Fourth, we estimate the housing price-to-rent ratio (PRR) equation to examine drivers of price dynamics from the viewpoint of housing asset market. Due to data limitation, the equation is fitted only for two geographical areas in Korea – the capital region (including Seoul and metropolitan areas in its vicinity) and non-capital region (including six major cities not in the capital region). As main findings, while the user cost is a negative and significant driver of PRR in Korea (but with a smaller elasticity compared to that of the U.S.), the mortgage lending variables also affect PRR positively and significantly, implying that PRR is an important channel that links the real and financial sectors of the housing markets in the country.

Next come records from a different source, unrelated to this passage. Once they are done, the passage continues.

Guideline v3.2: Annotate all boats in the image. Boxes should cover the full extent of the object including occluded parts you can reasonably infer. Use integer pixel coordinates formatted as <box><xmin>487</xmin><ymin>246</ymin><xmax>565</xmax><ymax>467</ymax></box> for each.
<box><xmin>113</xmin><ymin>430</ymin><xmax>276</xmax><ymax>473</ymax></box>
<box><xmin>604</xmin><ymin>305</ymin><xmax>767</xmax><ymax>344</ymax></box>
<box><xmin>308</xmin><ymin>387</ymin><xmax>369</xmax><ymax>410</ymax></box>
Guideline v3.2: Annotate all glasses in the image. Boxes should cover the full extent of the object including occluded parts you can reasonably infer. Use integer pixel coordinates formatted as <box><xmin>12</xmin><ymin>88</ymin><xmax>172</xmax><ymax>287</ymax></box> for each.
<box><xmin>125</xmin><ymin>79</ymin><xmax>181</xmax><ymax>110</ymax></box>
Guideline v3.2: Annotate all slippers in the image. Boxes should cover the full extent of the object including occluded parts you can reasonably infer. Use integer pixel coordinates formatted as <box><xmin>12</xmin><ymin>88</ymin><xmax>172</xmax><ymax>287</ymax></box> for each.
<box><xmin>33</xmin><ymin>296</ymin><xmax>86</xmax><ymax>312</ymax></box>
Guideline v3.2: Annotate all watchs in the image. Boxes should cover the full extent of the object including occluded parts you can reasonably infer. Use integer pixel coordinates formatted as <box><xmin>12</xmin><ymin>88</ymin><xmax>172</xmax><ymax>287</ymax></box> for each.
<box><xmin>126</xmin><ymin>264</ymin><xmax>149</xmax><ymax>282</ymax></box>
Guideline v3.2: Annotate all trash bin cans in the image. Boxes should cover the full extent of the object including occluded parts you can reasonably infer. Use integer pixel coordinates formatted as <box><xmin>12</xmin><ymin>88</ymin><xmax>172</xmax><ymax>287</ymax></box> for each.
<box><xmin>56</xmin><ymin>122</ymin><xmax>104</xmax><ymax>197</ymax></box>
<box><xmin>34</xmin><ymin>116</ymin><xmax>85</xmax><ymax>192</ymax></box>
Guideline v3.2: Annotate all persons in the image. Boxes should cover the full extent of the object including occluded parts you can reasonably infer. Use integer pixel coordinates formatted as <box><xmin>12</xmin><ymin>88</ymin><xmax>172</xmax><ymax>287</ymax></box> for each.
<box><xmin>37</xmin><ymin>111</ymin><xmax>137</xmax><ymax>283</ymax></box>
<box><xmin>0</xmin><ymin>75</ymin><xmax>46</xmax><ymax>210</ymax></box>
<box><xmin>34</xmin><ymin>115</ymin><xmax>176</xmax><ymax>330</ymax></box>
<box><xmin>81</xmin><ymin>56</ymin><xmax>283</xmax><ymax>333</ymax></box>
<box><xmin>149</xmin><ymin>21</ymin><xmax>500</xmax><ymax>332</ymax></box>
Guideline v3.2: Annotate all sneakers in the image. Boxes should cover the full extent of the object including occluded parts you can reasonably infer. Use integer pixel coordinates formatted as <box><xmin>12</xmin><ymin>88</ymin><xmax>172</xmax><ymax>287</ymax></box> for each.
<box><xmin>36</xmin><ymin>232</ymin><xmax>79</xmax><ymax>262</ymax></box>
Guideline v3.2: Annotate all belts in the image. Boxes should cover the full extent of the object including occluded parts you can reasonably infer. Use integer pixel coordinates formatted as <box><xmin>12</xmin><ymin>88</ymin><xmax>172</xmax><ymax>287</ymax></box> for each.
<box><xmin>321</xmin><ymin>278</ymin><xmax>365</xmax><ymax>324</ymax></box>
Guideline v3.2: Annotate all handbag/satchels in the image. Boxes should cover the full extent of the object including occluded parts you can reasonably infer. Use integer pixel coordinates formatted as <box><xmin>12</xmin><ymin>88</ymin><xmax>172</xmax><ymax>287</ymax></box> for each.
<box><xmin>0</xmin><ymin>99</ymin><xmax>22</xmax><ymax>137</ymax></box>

Fifth, in terms of other policy shocks, shifts in monetary policy as well as financial liberalization often triggered pronounced housing price boom-busts in the EA countries. To name a few, examples of such policy shifts include the Plaza Accord in Japan in the early 1980s, the financial liberalization in Taiwan in the mid- to late-1980s, the liberalization of real estate lending in Korea after the Asian Financial Crisis (AFC) in the late 1990s, and the stimulus package in China after the Global Fnancial Crisis (GFC) in 2007~09. Even a change in public housing policy combined with a strong economic growth is shown to have caused a cyclical price movement, as in Singapore in mid 1990s (i.e., the expansion of the eligibility for owning “the HDB flats”). Nevertheless, the region-wide economic shocks – AFC and GFC – exerted downward pressures in housing price paths for most EA countries, although Taiwan was virtually unaffected by both.
Sixth, as a small open economy, four EA countries – Hong Kong, Korea, Singapore, and Taiwan – are shown to be vulnerable to international capital flows, which often work as a volatility enhancer in real estate markets. Related to this point, there appears to be a “China effect” on housing price dynamics of several EA countries in mid- late-2000s. That is, possibly due to expectations of positive spillover from the China’s strong economic performance, housing prices in Taiwan, Singapore, and Hong Kong exhibit fairly strong upward trends from mid 2000s and again after GFC, while those in Korea and Japan do not show similar post-GFC co-movement patterns. A more formal investigation on this seeming effect, along with the role of external capital flow, are subject to future research.
Finally, we attempt to describe the key features of the institutions related to the functioning of the real estate sector in the six East Asian countries studied and to explain how the differences in institutions translate into the price volatility in their housing markets. To that end, examine key features of mortgage markets and government intervention thereof, followed by description of important aspects of arrangements and protection of property rights, land use regulations, regulations governing the allocation of new housing, and taxes on and subsidies to the housing sector. Using a composite index that represents property rights protection and strictness of supply-side regulations, the extent of supply elasticity and that of the price volatility are assessed. It appears that the first linkage is reasonably well-grounded while the second linkage is harder to explain the data. In light of the complexity of the factors that influence the second linkage, more and better data as well as better modelling methodology would be required.